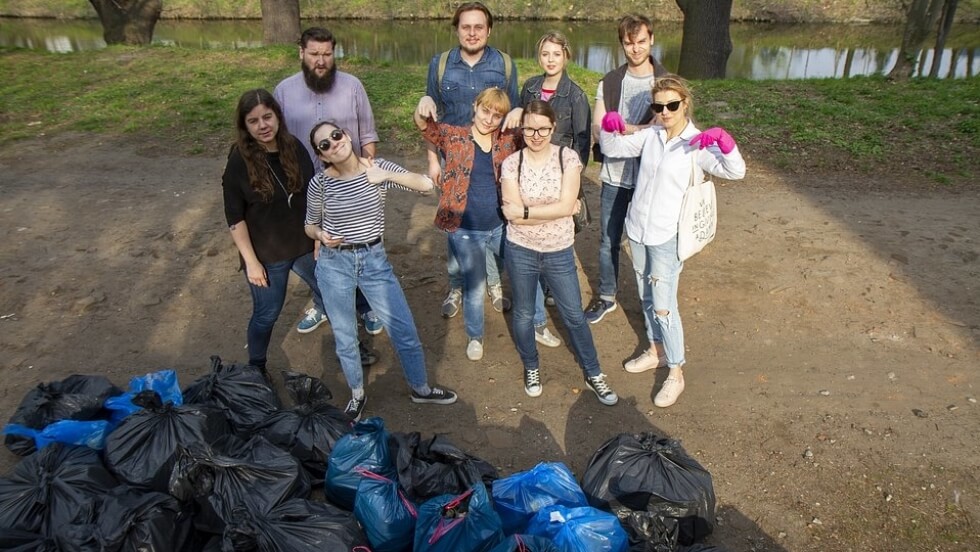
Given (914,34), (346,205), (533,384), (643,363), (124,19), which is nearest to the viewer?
(346,205)

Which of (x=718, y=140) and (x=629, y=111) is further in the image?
(x=629, y=111)

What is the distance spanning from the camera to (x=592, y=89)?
9.75 meters

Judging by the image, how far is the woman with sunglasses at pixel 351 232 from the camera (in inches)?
114

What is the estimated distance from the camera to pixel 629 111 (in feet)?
12.1

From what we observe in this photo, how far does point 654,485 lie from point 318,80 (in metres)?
2.73

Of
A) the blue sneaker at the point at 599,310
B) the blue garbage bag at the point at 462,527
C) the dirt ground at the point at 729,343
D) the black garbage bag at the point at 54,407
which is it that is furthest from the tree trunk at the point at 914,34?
the black garbage bag at the point at 54,407

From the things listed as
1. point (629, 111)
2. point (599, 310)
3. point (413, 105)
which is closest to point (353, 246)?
point (629, 111)

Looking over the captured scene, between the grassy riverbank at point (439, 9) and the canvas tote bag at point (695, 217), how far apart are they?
22.4 m

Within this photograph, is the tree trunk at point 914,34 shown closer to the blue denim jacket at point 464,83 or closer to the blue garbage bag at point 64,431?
the blue denim jacket at point 464,83

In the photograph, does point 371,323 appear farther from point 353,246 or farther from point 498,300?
point 353,246

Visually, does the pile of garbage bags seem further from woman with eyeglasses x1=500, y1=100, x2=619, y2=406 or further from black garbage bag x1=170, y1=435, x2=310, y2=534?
woman with eyeglasses x1=500, y1=100, x2=619, y2=406

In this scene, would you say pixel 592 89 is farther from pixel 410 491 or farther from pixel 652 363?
pixel 410 491

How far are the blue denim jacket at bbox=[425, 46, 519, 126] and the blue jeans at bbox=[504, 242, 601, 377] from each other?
1.01m

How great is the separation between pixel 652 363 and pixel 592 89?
22.7ft
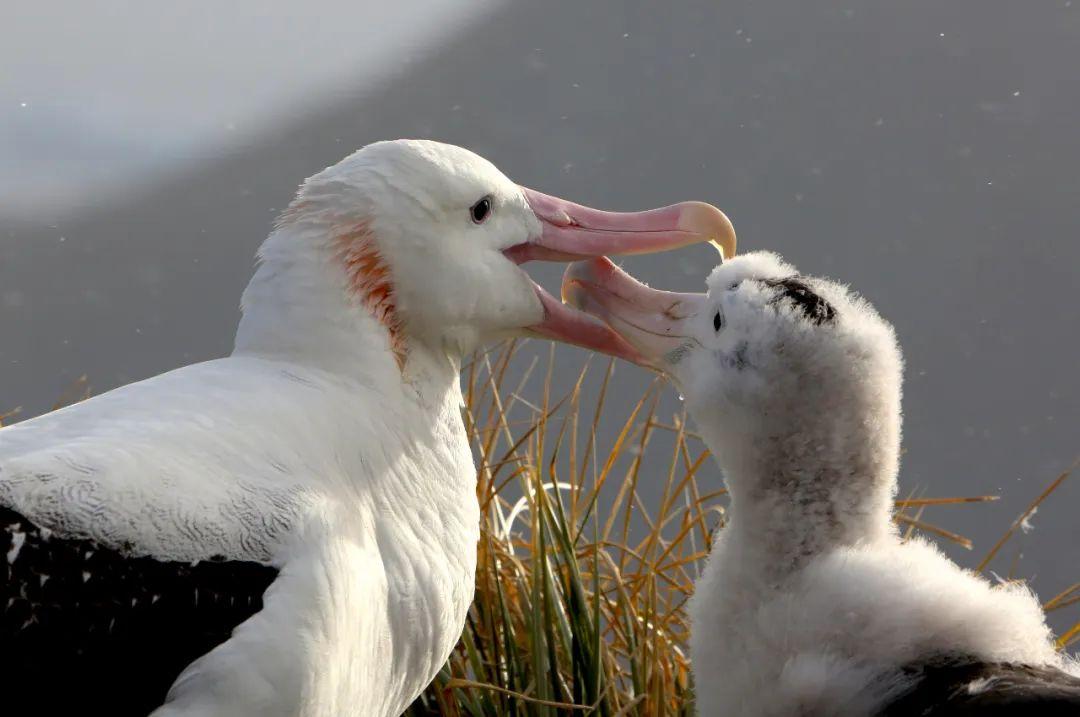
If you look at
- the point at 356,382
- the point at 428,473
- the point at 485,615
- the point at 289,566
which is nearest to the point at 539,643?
the point at 485,615

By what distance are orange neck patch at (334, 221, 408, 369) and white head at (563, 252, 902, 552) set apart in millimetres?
491

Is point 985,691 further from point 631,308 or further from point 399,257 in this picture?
point 399,257

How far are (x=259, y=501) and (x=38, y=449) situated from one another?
282 mm

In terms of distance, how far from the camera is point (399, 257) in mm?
1994

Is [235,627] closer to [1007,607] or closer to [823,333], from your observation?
[823,333]

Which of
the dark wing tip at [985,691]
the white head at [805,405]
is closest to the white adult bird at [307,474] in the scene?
the white head at [805,405]

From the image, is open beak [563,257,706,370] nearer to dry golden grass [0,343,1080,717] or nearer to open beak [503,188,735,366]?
open beak [503,188,735,366]

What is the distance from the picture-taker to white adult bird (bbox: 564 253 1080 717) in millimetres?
1588

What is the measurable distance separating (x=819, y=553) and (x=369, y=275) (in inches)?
30.6

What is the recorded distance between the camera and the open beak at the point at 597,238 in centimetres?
219

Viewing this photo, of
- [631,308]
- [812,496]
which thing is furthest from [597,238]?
[812,496]

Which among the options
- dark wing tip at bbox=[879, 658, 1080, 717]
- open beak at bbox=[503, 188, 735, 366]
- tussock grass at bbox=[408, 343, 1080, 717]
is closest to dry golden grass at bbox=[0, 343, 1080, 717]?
tussock grass at bbox=[408, 343, 1080, 717]

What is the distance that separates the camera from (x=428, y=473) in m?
################
The request
Repeat the records word for word. Any picture in them should be left out.

Task response
Given (914,34), (346,205), (533,384), (643,363), (124,19), which is nearest to the viewer?
(346,205)

Which of (x=718, y=140) and (x=629, y=111) is further in the image?
(x=629, y=111)

What is the distance spanning from the camera to (x=592, y=89)?
9.75 meters

Judging by the image, how far is the woman with sunglasses at pixel 351 232 from the camera (in inches)?
114

What is the estimated distance from the camera to pixel 629 111 (in feet)?
12.1

From what we observe in this photo, how far does point 654,485 lie from point 318,80 (in metres)?
2.73

Of
A) the blue sneaker at the point at 599,310
B) the blue garbage bag at the point at 462,527
C) the dirt ground at the point at 729,343
D) the black garbage bag at the point at 54,407
which is it that is furthest from the tree trunk at the point at 914,34?
the black garbage bag at the point at 54,407

From the things listed as
1. point (629, 111)
2. point (599, 310)
3. point (413, 105)
which is closest to point (353, 246)?
point (629, 111)

Looking over the captured scene, between the grassy riverbank at point (439, 9) and the canvas tote bag at point (695, 217), how far apart are they?
22.4 m

Within this photograph, is the tree trunk at point 914,34 shown closer to the blue denim jacket at point 464,83 or closer to the blue garbage bag at point 64,431?
the blue denim jacket at point 464,83

In the photograph, does point 371,323 appear farther from point 353,246 or farther from point 498,300?
point 353,246

Visually, does the pile of garbage bags seem further from woman with eyeglasses x1=500, y1=100, x2=619, y2=406 or further from black garbage bag x1=170, y1=435, x2=310, y2=534?
woman with eyeglasses x1=500, y1=100, x2=619, y2=406

In this scene, would you say pixel 592 89 is farther from pixel 410 491 or farther from pixel 652 363?
pixel 410 491

How far are the blue denim jacket at bbox=[425, 46, 519, 126] and the blue jeans at bbox=[504, 242, 601, 377] from each other?
1.01m

How great is the separation between pixel 652 363 and pixel 592 89?
22.7ft
If you look at
- the point at 356,382
- the point at 428,473
- the point at 485,615
- the point at 289,566
which is nearest to the point at 539,643?
the point at 485,615

By what distance are orange neck patch at (334, 221, 408, 369) and white head at (563, 252, 902, 552) set apart in millimetres?
491

Is point 985,691 further from point 631,308 or further from point 399,257 in this picture?
point 399,257

How far are (x=259, y=501) and (x=38, y=449) situated from one another?
282 mm

In terms of distance, how far from the camera is point (399, 257) in mm?
1994

Is [235,627] closer to [1007,607] or closer to [823,333], from your observation?
[823,333]

Which of
the dark wing tip at [985,691]
the white head at [805,405]
is closest to the white adult bird at [307,474] in the scene?
the white head at [805,405]

From the image, is open beak [563,257,706,370] nearer to dry golden grass [0,343,1080,717] or nearer to open beak [503,188,735,366]?
open beak [503,188,735,366]

What is the distance from the picture-taker to white adult bird (bbox: 564 253 1080 717) in millimetres?
1588

What is the measurable distance separating (x=819, y=553) and (x=369, y=275) (in inches)?
30.6

What is the recorded distance between the camera and the open beak at the point at 597,238 in centimetres?
219

Viewing this photo, of
- [631,308]
- [812,496]
which thing is furthest from [597,238]?
[812,496]

Which among the options
- dark wing tip at bbox=[879, 658, 1080, 717]
- open beak at bbox=[503, 188, 735, 366]
- tussock grass at bbox=[408, 343, 1080, 717]
is closest to dry golden grass at bbox=[0, 343, 1080, 717]?
tussock grass at bbox=[408, 343, 1080, 717]

What is the distance that separates the camera from (x=428, y=473) in m?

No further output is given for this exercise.